__Tasks to perform__
**1.** Print the part of the passage about the Greek series Eisai To Tairi Mou starting with "Series overview" and going on through "man from Athens.".
**2.** Write the next part of the article on the Greek series Eisai To Tairi Mou, picking up after its final sentence.

__Document passage__

----------

Eisai To Tairi Mou (Greek: Είσαι Το Ταίρι Μου; English: You're My Mate) is a Greek romance comedy television series aired in the 2001-2002 season by Mega Channel. It was written by Lefteris Papapetrou and directed by Antonis Aggelopoulos. The title song of the series was composed by Stefanos Korkolis, while Paschalis wrote the lyrics and performed it. The series was scheduled to be completed in 25 episodes, but the high viewing figures increased its duration.
 
The series won three awards in "Prosopa" Awards, in categories "Best Comedy Series", "Best Comedy Screenplay" for Lefteris Papapetrou and "Best Supporting Actor" for Aris Servetalis. It also won the audience award for "Best Comedy Series".

Series overview

Plot
Stella and Vicky are two Greek diaspora women who meet in Melbourne. Stella is a short and overweight woman to whom men do not pay attention, while Vicky is tall, thin and beautiful, drawing all the male looks on her. Stella was born and raised in Melbourne with her friend, Toula, who have an atelier. Vicky was born in Greece and came to Australia for business. They both fall in love with Nikos, a scion of a wealthy Greek family of businessmen, who is in Australia on Business. Stella watches him from afar, never having spoken to him, while Vicky meets him in a bar and they become a couple. At the same time, Stella flirts online with Grigoris, a young man from Athens.

Nikos and Vicky get engaged and when the two women travel to Greece, Stella on vacation and Vicky to meet Nikos's family, the latter has the idea of the two of them changing roles. That is, Stella should be presented to Nikos's family as Vicky and their future bride and Vicky should be presented as Stella to Gregory. Stella does not accept, but Vicky finds a way to do so by changing the labels on the suitcases and leaving her alone at the airport. Leaving the arrivals, he meets Nikos's family who are waiting for Vicky and, not knowing what to do, tells them that it is her.

----------

__Dataset extract__
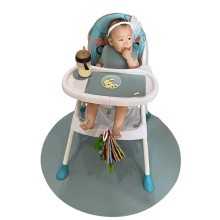 Waterproof & Washable Non-Slip Baby Splat Mat Pads for Highchairs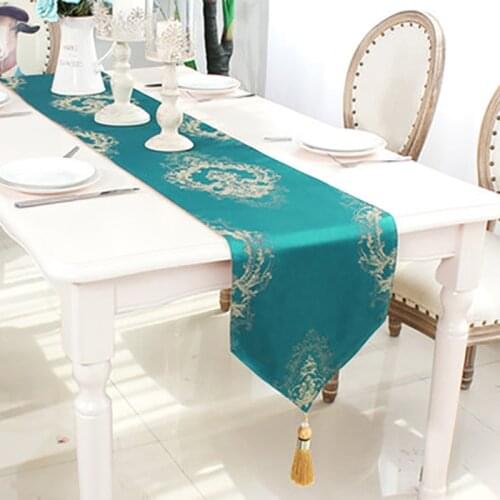 Nordic Table Runner French Classical New Chinese American Coffee Tea Flag Simple Modern Tablecloth скатерть на стол Tafelkleed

----------

__List of answers__
**1.**
Series overview

Plot
Stella and Vicky are two Greek diaspora women who meet in Melbourne. Stella is a short and overweight woman to whom men do not pay attention, while Vicky is tall, thin and beautiful, drawing all the male looks on her. Stella was born and raised in Melbourne with her friend, Toula, who have an atelier. Vicky was born in Greece and came to Australia for business. They both fall in love with Nikos, a scion of a wealthy Greek family of businessmen, who is in Australia on Business. Stella watches him from afar, never having spoken to him, while Vicky meets him in a bar and they become a couple. At the same time, Stella flirts online with Grigoris, a young man from Athens.

**2.**
Stella stays with Vicky's in-laws who host her in their villa. Although, they are surprised that Nikos has found a woman so different from the ones he usually finds, Stella wins the hearts of everyone except Aneta, while she falls in love with Sotiris, Nikos's little brother. While Stella lives as Vicky with Nikos's family, Vicky meets Gregory as Stella, whom he falls in love with. But things get even more complicated when Nikos returns from Australia...

Cast

Main 

 Alekos Sissovitis as Nikos (Nick) Bezentakos
 Katerina Lehou as Vicky Seitanidi
 Vasilis Charalabopoulos as Grigoris (Gregory) Kapernaros
 Vicky Stavropoulou as Stella Papalimneou
 Alexis Georgoulis as Sotiris Bezentakos
 Ivoni Maltezou as Vera Bezentakou-Ipsilanti
 Dimitris Kaberidis as Likourgos Bezentakos
 Gerasimos Gennatas as Panagiotis Zigouras
 Aris Servetalis as Lazaros (Lazarus) Karageorgopoulos
 Daphnie Labrogianni as Anneta Bezentakou

Recurring 

 Vasilis Andreopoulos as Nikos (Nick) Ipsilantis
 Vicky Vanita as Emilia (Emily) Ipsilanti
 Sofia Vogiatzaki as Toula
 Theodora Voutsa as Chrisoula
 Panagiotis Filippeos as Miltiades Zigouras

Episodes

 The series aired every Monday, except the last episode which aired Tuesday.

Soundtrack
The music of the titles was composed by Stefanos Korkolis. From the seventeenth episode onwards, in the end titles, the musical composition was enriched with lyrics, which Paschalis wrote and performed. In March 2002, the soundtrack of the series along with the song "Soul Of My Heart" and other variations of it, was released on single. His music and lyrics belong again to Korkolis, while the interpretation was done again by Paschalis.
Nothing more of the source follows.